:: Texte à lire ::
§
Dans les hauteurs de Nice, ce jeune prodige de la mode imagine et raconte des histoires ensoleillées, au gré de ses rencontres.
Humble, passionné, altruiste et engagé… Jocelyn Delcasso fait partie de ces rares personnes solaires, qui attirent la sympathie au premier coup d’oeil. Là-haut, dans ses collines niçoises, le jeune créateur dessine, crée et imagine ses collections de vêtements et accessoires responsables, confectionnés à partir de chutes d’usines. Rencontre avec cet entrepreneur-artisan sur lequel le temps n’a pas d’emprise.
Vous êtes jeune – 24 ans à peine – comment avez-vous fait pour vous crédibiliser dans le milieu de la mode ?
Se sentir « crédible » n’est pas une évidence. La question se pose forcément, surtout au début. Mais une fois lancé, on se rend vite compte que l’on est fédérateur, qu’il est possible de trouver des partenaires, et la crédibilisation arrive ensuite au fur et à mesure. Il est aussi vrai que j’ai eu une expérience dans le luxe avant de monter mon projet, notamment dans plusieurs grandes maisons – Chanel, Louis Vuitton et Hermès – ce qui m’a beaucoup aidé.
Comment décririez-vous l’identité de votre marque ?
Ma marque propose du sur-mesure de créateur et des accessoires uniques, empreints de valeurs artisanales et écologiques. Je crée des histoires humaines fortes qui font écho à des identités locales et à un certain savoir-faire.
§
:: Extraits des données ::
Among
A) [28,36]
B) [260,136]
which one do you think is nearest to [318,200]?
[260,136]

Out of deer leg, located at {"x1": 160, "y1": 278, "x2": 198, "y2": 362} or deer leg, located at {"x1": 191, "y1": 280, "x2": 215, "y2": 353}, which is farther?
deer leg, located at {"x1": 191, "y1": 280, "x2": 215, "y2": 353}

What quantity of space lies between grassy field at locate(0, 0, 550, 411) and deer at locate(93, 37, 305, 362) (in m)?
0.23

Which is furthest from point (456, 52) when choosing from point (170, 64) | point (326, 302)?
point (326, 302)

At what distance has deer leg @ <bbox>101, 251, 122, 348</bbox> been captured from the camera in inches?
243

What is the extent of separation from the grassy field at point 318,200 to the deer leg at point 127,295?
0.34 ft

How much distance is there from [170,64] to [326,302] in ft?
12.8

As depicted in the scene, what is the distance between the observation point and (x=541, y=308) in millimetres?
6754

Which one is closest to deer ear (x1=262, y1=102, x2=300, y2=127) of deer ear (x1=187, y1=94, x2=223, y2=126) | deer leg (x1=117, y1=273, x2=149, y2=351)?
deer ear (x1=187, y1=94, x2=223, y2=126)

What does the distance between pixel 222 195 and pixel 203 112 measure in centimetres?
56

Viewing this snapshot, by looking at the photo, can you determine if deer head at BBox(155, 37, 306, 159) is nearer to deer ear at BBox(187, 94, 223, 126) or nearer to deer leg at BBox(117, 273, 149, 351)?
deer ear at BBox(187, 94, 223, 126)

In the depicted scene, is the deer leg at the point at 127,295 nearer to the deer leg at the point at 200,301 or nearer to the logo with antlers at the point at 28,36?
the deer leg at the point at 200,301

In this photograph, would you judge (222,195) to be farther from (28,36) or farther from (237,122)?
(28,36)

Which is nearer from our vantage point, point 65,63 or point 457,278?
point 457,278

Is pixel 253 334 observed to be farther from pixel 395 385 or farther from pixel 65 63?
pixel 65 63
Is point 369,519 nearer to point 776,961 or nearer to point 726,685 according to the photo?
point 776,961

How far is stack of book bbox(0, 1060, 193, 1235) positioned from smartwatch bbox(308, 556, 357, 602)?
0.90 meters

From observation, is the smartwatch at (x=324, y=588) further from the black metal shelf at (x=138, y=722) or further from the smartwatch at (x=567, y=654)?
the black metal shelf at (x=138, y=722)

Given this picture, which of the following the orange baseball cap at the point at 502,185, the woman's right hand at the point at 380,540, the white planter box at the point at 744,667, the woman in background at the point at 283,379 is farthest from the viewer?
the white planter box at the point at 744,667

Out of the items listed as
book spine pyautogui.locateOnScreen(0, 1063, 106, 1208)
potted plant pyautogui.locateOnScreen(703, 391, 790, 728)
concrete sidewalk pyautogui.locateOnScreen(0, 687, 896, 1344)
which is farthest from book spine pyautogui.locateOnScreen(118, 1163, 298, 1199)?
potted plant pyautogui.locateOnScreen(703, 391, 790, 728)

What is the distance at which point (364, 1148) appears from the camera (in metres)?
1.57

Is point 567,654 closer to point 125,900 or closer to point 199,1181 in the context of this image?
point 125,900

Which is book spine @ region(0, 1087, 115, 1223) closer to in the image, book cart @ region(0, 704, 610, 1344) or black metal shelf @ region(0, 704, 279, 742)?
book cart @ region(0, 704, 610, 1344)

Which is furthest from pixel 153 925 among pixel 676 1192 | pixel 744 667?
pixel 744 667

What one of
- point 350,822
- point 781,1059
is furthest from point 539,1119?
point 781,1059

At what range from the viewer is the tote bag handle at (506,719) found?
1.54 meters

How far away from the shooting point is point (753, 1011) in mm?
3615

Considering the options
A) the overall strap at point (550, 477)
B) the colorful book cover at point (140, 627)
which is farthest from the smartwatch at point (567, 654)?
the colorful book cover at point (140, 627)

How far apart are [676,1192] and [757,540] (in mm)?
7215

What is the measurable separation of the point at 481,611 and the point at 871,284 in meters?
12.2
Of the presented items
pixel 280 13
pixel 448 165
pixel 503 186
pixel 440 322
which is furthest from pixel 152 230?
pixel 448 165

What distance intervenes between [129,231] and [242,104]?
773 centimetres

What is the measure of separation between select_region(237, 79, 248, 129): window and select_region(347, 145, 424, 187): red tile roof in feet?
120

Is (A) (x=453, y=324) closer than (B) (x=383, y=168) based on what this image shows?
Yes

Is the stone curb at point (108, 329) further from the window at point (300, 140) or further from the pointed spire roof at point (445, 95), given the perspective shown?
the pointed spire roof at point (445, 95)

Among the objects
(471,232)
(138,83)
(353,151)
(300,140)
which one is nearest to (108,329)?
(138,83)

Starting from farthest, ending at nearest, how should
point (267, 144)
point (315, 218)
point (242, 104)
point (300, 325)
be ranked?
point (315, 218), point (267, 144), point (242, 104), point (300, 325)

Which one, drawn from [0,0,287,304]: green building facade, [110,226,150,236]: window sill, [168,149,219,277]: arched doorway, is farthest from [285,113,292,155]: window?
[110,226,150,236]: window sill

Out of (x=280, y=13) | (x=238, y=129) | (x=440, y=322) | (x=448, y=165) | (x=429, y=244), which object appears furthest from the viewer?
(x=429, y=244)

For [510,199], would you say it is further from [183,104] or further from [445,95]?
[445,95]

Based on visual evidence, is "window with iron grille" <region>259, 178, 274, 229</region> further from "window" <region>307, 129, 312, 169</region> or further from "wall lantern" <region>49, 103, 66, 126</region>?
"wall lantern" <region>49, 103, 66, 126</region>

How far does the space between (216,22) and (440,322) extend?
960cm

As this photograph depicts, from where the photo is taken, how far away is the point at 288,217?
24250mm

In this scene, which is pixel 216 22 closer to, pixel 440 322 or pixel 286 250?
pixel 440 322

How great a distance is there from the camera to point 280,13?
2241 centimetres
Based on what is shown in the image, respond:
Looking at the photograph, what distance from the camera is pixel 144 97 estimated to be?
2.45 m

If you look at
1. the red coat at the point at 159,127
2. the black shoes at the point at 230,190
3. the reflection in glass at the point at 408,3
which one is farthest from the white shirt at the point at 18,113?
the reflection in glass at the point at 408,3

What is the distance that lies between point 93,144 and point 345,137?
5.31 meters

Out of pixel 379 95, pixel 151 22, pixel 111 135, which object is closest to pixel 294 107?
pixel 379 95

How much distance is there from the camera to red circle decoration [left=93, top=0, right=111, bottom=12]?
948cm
§
:: Votre objectif ::
Dans l'entretien avec le jeune créateur niçois, relevez toutes les grandes maisons de luxe où il dit avoir acquis de l'expérience.

:: Réponse ci-dessous ::
Chanel, Louis Vuitton et Hermès.